>> start
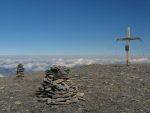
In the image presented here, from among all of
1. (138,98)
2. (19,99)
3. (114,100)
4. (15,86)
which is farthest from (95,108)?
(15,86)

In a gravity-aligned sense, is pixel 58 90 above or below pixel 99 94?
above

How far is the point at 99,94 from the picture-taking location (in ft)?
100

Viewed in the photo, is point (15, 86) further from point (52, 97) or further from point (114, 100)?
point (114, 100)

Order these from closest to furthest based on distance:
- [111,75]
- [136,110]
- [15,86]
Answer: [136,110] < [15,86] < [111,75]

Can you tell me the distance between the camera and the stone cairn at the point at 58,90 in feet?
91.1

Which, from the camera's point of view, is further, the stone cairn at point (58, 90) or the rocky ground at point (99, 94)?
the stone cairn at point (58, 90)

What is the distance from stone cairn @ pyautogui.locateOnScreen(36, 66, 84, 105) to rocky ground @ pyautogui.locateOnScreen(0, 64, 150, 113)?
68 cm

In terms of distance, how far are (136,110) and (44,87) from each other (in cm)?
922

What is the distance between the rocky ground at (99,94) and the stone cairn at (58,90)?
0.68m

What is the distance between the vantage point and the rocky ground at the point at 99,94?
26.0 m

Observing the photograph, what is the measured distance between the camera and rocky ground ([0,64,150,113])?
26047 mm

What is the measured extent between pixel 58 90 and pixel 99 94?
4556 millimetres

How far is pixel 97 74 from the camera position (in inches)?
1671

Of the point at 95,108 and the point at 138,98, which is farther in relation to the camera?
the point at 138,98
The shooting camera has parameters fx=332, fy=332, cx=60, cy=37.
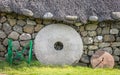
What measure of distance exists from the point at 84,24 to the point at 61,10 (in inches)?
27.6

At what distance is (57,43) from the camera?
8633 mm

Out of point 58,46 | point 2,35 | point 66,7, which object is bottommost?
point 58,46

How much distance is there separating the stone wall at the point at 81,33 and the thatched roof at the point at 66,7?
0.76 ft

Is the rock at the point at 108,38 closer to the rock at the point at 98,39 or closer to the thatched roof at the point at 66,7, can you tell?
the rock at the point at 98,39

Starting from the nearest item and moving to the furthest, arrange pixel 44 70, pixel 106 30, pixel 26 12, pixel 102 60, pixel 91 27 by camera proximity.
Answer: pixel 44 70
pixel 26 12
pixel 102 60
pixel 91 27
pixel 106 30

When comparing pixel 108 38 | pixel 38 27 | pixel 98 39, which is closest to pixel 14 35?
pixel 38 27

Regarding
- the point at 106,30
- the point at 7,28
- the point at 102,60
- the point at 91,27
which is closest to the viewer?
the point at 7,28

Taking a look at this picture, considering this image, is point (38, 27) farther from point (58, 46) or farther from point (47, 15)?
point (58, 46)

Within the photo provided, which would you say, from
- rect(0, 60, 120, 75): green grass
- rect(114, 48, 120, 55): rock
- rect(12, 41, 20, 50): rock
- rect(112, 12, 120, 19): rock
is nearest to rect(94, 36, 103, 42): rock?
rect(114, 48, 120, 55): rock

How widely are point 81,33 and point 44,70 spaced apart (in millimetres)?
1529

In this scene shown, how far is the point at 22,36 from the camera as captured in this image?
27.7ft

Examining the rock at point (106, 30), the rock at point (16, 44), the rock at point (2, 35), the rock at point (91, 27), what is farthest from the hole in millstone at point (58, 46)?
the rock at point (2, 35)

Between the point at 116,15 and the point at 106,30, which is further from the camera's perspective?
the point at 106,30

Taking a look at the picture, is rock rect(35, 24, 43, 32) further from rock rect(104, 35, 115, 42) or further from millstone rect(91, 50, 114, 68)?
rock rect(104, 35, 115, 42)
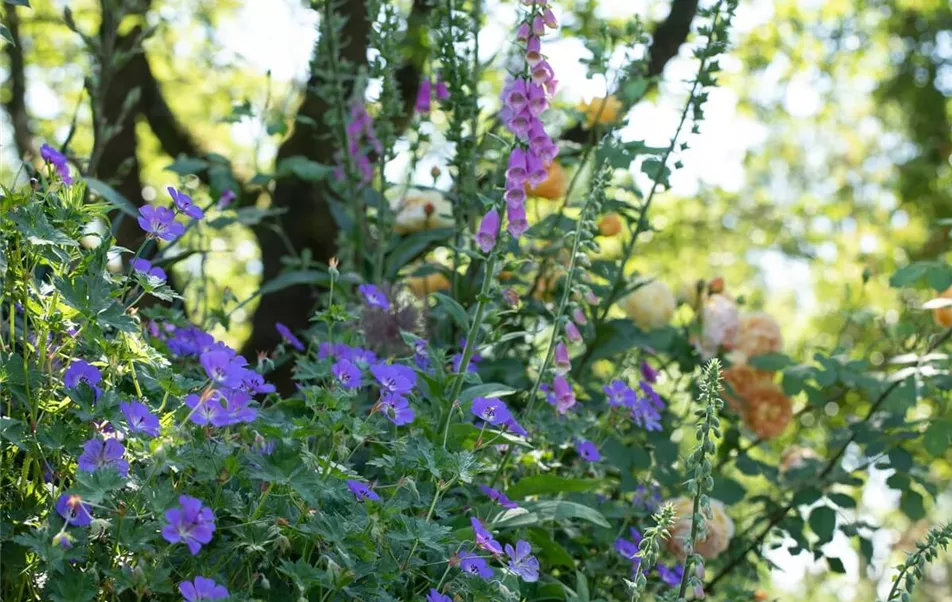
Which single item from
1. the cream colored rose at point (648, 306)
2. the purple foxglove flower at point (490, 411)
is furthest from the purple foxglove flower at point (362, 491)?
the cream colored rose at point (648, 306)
>> end
>> start
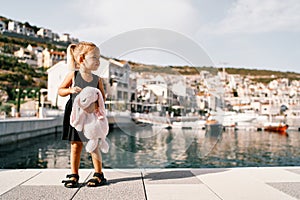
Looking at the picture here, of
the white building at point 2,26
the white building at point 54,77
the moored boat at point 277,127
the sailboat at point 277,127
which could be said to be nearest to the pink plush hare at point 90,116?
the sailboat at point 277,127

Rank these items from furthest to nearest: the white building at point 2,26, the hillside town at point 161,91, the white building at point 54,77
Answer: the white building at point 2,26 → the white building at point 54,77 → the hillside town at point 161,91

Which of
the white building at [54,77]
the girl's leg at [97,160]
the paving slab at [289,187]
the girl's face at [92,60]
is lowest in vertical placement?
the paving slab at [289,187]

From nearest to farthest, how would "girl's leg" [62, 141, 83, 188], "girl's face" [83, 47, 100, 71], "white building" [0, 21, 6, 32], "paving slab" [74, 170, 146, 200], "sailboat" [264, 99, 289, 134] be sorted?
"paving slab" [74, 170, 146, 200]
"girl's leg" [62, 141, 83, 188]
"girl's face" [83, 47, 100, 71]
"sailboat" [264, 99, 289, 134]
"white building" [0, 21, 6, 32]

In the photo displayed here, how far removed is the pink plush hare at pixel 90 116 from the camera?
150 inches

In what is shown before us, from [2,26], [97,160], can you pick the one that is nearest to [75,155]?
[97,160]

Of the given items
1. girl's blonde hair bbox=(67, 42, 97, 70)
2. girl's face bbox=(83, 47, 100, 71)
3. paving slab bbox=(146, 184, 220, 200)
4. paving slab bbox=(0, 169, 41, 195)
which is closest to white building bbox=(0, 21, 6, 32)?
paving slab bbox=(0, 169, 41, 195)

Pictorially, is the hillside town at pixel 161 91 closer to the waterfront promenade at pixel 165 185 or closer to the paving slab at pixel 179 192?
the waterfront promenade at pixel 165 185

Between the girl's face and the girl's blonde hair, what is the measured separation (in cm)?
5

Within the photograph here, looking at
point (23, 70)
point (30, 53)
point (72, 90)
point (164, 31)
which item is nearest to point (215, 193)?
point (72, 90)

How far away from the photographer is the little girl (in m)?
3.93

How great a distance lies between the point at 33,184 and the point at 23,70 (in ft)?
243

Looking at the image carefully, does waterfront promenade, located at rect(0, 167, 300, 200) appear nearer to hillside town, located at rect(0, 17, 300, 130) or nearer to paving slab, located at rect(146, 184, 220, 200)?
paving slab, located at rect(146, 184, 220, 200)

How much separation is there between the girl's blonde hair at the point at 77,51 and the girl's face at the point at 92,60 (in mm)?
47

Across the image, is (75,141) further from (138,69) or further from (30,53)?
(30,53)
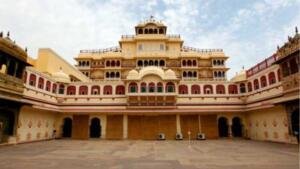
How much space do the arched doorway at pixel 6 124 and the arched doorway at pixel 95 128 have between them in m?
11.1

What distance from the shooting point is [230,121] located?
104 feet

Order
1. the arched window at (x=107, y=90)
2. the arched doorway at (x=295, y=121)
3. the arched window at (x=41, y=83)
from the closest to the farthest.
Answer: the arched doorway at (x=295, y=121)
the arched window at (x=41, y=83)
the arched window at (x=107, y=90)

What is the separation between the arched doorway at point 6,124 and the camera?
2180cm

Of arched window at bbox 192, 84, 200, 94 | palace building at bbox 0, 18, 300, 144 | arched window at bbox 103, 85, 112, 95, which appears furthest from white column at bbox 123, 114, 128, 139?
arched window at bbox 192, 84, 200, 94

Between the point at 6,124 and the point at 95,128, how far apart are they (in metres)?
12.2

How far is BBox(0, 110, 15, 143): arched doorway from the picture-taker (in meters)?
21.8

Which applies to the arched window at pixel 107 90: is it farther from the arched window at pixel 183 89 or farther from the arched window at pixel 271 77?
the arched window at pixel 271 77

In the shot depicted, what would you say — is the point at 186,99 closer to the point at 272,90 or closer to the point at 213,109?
>> end
**TASK INSTRUCTIONS**.
Retype everything in the material above from the line containing "How far is BBox(0, 110, 15, 143): arched" down to the line containing "In the shot", both of those lines included, keeping every character unchanged.

**TASK ANSWER**.
How far is BBox(0, 110, 15, 143): arched doorway from the picture-taker (in meters)?
21.8

Which applies to the arched window at pixel 107 90: is it farther from the arched window at pixel 183 89 or farther from the arched window at pixel 271 77?
the arched window at pixel 271 77

In the shot depicted, what would you say — is the point at 186,99 closer to the point at 272,90 or closer to the point at 213,109?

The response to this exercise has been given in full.